According to ceRNA theory, lncRNAs can act as molecular sponges to decoy miRNAs and thus modulate the expression levels of downstream genes. To decipher TTN-AS1’s molecular mechanism in HCC, in this work, a ceRNA network consisting of TTN-AS1, miR-139-5p, and SPOCK1 was established. MiR-139-5p contributes to suppressing the progression of many tumors. For example, the expression of miR-139-5p is observably reduced in endometrial carcinoma, and miR-139-5p can target HOXA10 to restrain cancer cell multiplication and migration [26]. MiR-139-5p expression is also markedly down-regulated in gallbladder carcinoma, and miR-139-5p represses the malignant biological behaviors of gallbladder carcinoma cells via targeting PKM2 [27]. In HCC, miR-139-5p expression is notably reduced, which is modulated by SNHG3, and miR-139-5p targets BMI1 to repress HCC cell multiplication, migration, and invasion [13]. Another study reports that miR-139-5p represses HCC cell migration, invasion and EMT by targeting ZEB1 and ZEB2 [28]. The current study revealed that miR-139-5p expression level in HCC tissues and cells was notably lower as against in paracancerous tissues and normal human liver cell lines, which was consistent with the previous reports [13,28]. Moreover, it was unmasked that SPOCK1 was a target gene of miR-139-5p, and TTN-AS1 had a regulatory effect on miR-139-5p. Our study not only partly clarified the mechanism of miR-139-5p dysregulation, but also depicted miR-139-5p’s downstream mechanism in HCC progression.

SPOCK1 is originally found in human seminal plasma, belonging to the family of secreted protein acidic and rich in cysteine (SPARC) [29]. The SPARC family members share a similar structure, consisting of N-terminus, C-terminus, and follistatin-like domain [30]. SPOCK1 can participate in embryonic development, tissue remodeling, and other physiological processes [31]. In addition, it can regulate the growth, metastasis, and drug resistance in a variety of cancers [31]. In HCC, reportedly, SPOCK1 expression is significantly increased in about 60% of HCC samples, and high SPOCK1 expression is associated with the HCC patients’ poor prognosis [20]. SPOCK1 can be modulated by CHD1L, and elevated SPOCK1 expression facilitates HCC tumorigenesis in mice by activating Akt signaling and represses HCC cell apoptosis via regulating the release of cytochrome c and activities of caspase-3 and caspase-9 [20]. In HCC, miR-193a-5p, miR-139-5p, and miR-940 can target SPOCK1 to inhibit HCC progression [32]. Consistently, the present study demonstrated that SPOCK1 expression was notably up-regulated in HCC. Additionally, SPOCK1 mRNA expression in HCC tissues was inversely related to miR-139-5p expression and positively correlated with TTN-AS1 expression.
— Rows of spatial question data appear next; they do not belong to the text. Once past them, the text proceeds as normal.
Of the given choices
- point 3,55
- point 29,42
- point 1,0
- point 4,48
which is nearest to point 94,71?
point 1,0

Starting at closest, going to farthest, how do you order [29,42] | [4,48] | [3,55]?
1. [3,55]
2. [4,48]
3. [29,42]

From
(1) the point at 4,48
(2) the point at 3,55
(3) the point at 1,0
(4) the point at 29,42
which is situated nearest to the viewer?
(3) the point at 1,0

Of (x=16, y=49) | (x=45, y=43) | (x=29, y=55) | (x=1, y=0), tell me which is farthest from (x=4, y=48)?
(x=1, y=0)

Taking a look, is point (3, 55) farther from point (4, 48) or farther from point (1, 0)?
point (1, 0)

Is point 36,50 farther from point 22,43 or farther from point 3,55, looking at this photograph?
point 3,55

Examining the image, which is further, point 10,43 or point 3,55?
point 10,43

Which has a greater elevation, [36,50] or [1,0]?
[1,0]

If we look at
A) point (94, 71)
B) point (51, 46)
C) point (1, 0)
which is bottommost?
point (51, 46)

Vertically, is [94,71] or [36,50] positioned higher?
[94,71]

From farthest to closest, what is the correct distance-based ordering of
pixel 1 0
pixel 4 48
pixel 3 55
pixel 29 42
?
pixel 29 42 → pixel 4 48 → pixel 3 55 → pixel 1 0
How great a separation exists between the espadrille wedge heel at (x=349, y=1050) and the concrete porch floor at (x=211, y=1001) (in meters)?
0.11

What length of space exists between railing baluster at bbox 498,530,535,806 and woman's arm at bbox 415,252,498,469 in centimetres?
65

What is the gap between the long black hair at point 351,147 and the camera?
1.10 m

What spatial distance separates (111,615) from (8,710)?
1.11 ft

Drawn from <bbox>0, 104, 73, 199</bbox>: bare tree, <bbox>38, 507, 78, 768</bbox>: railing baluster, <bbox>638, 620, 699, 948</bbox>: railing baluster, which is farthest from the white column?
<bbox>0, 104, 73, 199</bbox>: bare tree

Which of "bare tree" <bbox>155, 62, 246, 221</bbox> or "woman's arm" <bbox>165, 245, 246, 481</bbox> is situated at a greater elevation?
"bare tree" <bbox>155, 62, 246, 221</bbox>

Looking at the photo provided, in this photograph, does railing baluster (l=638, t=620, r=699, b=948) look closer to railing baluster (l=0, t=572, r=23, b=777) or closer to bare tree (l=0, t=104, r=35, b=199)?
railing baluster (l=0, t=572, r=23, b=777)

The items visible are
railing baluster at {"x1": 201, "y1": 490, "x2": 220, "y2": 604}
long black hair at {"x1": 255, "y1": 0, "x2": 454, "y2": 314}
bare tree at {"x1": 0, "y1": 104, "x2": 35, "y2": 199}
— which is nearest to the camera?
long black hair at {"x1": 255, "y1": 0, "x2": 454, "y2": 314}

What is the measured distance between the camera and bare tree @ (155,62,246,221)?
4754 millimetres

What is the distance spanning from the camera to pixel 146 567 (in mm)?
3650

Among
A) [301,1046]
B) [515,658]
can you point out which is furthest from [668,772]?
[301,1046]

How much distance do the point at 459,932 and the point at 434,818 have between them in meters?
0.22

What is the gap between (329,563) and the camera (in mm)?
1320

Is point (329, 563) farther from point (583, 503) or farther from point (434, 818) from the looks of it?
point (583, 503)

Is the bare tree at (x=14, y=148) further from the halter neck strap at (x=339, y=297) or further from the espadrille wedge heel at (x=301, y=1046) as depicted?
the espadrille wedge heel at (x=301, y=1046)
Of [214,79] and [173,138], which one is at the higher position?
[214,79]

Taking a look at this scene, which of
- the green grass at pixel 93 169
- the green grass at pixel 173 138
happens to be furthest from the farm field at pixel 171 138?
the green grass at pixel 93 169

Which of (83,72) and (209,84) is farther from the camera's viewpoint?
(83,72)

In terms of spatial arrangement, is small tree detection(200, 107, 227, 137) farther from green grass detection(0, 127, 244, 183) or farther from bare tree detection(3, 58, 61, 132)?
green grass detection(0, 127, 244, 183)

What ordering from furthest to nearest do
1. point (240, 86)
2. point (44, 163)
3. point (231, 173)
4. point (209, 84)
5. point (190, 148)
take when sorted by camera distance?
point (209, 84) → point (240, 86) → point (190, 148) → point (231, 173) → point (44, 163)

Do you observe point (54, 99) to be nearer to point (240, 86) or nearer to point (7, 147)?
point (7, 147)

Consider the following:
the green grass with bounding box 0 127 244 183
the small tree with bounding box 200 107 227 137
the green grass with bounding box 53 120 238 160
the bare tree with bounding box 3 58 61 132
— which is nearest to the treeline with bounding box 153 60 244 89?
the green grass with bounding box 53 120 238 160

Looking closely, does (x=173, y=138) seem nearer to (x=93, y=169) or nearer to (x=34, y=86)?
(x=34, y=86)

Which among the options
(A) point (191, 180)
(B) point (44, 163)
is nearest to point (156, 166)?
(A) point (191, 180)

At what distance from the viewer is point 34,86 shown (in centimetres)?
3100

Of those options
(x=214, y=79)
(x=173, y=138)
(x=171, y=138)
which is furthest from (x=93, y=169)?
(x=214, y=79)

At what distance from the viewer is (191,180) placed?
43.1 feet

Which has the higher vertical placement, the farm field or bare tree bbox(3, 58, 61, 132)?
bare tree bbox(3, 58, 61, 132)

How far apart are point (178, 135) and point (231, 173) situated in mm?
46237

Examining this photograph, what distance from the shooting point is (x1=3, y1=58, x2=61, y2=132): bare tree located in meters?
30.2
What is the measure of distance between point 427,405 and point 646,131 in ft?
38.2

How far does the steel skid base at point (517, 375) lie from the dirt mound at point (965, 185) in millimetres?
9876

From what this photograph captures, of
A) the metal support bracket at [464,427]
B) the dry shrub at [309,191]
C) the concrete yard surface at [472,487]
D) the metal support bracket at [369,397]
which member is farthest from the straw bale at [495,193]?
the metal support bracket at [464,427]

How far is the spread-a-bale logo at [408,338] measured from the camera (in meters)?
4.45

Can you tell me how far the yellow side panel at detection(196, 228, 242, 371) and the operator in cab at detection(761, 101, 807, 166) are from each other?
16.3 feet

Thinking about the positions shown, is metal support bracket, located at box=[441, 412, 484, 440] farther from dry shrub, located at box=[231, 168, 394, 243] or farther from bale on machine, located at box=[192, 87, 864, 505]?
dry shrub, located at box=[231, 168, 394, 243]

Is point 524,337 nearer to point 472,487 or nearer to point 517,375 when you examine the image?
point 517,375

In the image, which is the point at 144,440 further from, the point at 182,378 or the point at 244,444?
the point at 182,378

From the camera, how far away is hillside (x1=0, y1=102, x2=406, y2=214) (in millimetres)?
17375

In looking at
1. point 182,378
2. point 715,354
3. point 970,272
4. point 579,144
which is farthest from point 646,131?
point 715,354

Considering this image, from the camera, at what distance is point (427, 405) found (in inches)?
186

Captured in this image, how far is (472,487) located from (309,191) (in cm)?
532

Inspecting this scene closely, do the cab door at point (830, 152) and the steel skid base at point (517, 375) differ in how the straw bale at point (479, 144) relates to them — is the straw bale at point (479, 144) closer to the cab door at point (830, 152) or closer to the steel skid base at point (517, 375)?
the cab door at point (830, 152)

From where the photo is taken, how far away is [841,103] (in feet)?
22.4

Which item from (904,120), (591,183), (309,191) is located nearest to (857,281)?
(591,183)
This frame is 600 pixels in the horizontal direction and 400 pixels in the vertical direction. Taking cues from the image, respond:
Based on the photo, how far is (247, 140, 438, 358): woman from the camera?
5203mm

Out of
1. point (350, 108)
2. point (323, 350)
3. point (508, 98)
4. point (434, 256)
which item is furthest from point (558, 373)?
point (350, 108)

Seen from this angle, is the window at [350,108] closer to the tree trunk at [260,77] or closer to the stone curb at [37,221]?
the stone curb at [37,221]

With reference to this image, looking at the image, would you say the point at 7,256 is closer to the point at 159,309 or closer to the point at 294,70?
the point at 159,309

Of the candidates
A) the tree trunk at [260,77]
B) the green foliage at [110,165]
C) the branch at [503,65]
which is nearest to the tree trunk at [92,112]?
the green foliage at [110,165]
MiR-139-5p inhibitors counteracted TTN-AS1 knockdown-induced inhibitory effects on SPOCK1 expression, and overexpression of SPOCK1 could counteract TTN-AS1 knockdown-caused inhibiting effects on HCC cell malignant phenotypes. Therefore, it was confirmed that TTN-AS1 could regulate HCC development via miR-139-5p/SPOCK1 axis (Figure 5).

Figure 5.

Graphic abstract

Conclusion

This work indicates that TTN-AS1 is markedly up-regulated in HCC, and TTN-AS1 facilitates HCC progression via increasing SPOCK1 expression and repressing miR-139-5p expression. The present study helps clarify HCC progression’s molecular mechanism and provides potential therapy targets for this deadly disease.